Experiments with voice control on Linux
A few months ago, I was messing around with creating a dictation tool with PureScript that used sherpa-onnx to easily run a variety of the best open source STT models efficiently. One my main aims was to create a practical, if basic, voice input tool for Linux that was packaged for Flatpak and Snapcraft distribution. How nice would it be, I thought, if there was a voice input tool that was Linux-focused enough to be packaged in the maximally-convenient way for Linux users?

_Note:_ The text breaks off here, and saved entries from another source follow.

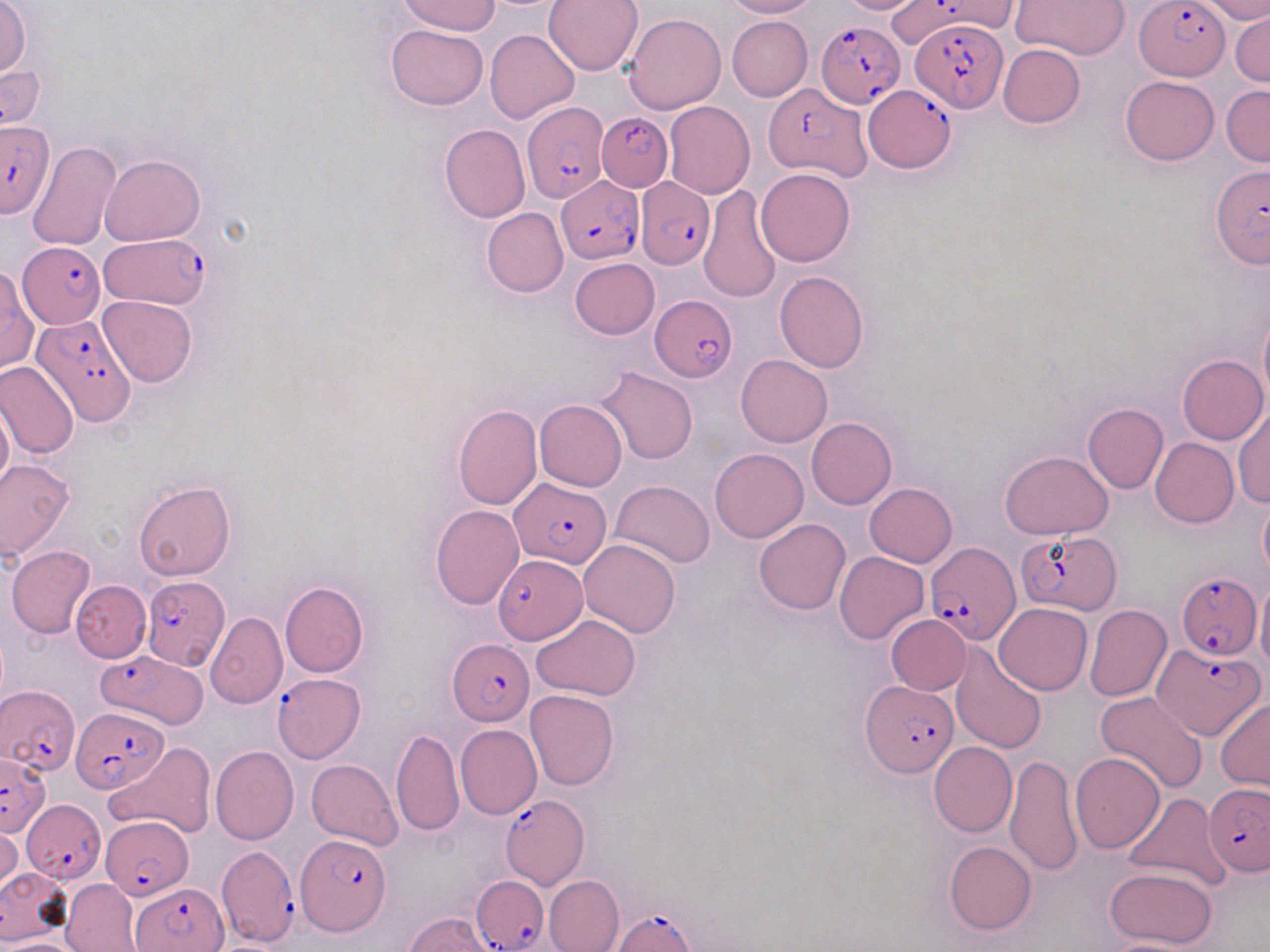
Plasmodium falciparum.

Summary:
  - Coordinate format: approximate bounding boxes as (x1, y1, x2, y2) in pixels
  - Plasmodium falciparum-infected red blood cell locations: (1134, 0, 1231, 80), (885, 2, 975, 52), (816, 19, 905, 108), (910, 19, 1008, 113), (762, 82, 871, 180), (866, 86, 955, 173), (522, 102, 609, 204), (598, 112, 672, 191), (0, 122, 54, 218), (1210, 162, 1268, 268), (558, 176, 643, 263), (635, 179, 713, 271), (98, 233, 210, 310), (20, 243, 107, 326), (650, 296, 736, 380), (27, 313, 134, 429), (510, 479, 612, 568), (1016, 528, 1123, 614), (925, 541, 1017, 646), (487, 559, 591, 647), (1175, 570, 1261, 662), (140, 576, 230, 670), (448, 640, 534, 725), (1153, 641, 1263, 740), (96, 650, 209, 729), (271, 674, 364, 763), (860, 679, 957, 777), (0, 682, 80, 778), (75, 706, 167, 793), (0, 754, 49, 834), (1203, 783, 1270, 877), (501, 793, 589, 891), (21, 801, 105, 884), (101, 816, 192, 899), (293, 833, 390, 934), (216, 845, 302, 946), (471, 876, 548, 952), (131, 881, 229, 951), (614, 907, 698, 950)
  - Uninfected red blood cell locations: (0, 0, 31, 78), (396, 0, 501, 35), (545, 0, 643, 75), (722, 0, 817, 19), (836, 0, 926, 15), (1014, 0, 1130, 59), (1200, 1, 1270, 23), (1230, 10, 1270, 88), (623, 13, 727, 114), (726, 16, 813, 101), (386, 24, 488, 111), (485, 28, 579, 123), (997, 44, 1085, 128), (1, 49, 45, 135), (1120, 75, 1219, 165), (1220, 85, 1270, 165), (663, 101, 755, 199), (440, 123, 529, 223), (26, 140, 121, 250), (100, 155, 205, 244), (756, 167, 855, 266), (698, 187, 781, 304), (482, 208, 569, 297), (569, 258, 660, 339), (1, 263, 38, 376), (774, 270, 869, 373), (98, 296, 198, 387), (1258, 311, 1270, 413), (1176, 354, 1268, 445), (737, 355, 832, 447), (0, 359, 78, 459), (596, 366, 698, 465), (1, 396, 13, 497), (535, 399, 627, 491), (1083, 402, 1168, 494), (452, 404, 541, 510), (1232, 406, 1269, 508), (806, 418, 897, 510), (1150, 437, 1239, 527), (710, 448, 808, 543), (1000, 451, 1114, 540), (0, 458, 75, 560), (610, 480, 715, 567), (133, 481, 235, 582), (864, 482, 957, 567), (1258, 492, 1270, 586), (430, 505, 524, 609), (753, 519, 852, 615), (578, 539, 681, 639), (6, 545, 96, 638), (833, 550, 929, 644), (1255, 571, 1270, 677), (71, 581, 151, 662), (279, 582, 369, 678), (993, 603, 1092, 694), (1084, 604, 1171, 702), (206, 611, 287, 708), (886, 614, 971, 694), (532, 616, 640, 700), (950, 642, 1046, 753), (525, 690, 619, 790), (1095, 690, 1207, 794), (1216, 697, 1270, 792), (456, 723, 542, 820), (390, 729, 464, 838), (929, 741, 1017, 837), (104, 742, 215, 840), (210, 745, 298, 844), (1071, 752, 1164, 853), (1005, 754, 1084, 876), (307, 758, 402, 850), (1122, 793, 1230, 889), (1, 823, 22, 896), (943, 841, 1036, 936), (0, 864, 71, 943), (1103, 865, 1218, 949), (543, 875, 624, 952), (61, 879, 141, 951), (406, 912, 497, 952), (1096, 938, 1201, 952), (6, 939, 77, 952)
  - Stain: May-Grünwald-Giemsa
  - Field of view: one of a larger specimen
  - Image size: 1270×952 pixels
  - Magnification: 1000x
  - Preparation: thin blood film
  - Modality: optical microscopy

Unfortunately, I found Snapcraft difficult to work with, and I didn't have the time or patience to finish the packaging part of it. On the other hand, I did make a little voice input tool with a simple CLI interface, and I thought I would write this post to explain both that tool and the other experiment with voice input that I did a few years ago but never wrote about.
Background
I've had an interest in voice-based input since 2019, when I experienced a brief period of chronic pain due to poor typing ergonomics. In the process of researching alternative input methods, I discovered a whole subculture of programmers experimenting with voice-based coding. One of the early introductions I had to this idea was this youtube video, which shows programming in Emacs using dragonfly, an abstraction layer over Dragon and other STT providers. In a similar vein, this video presents voice coding using Talon.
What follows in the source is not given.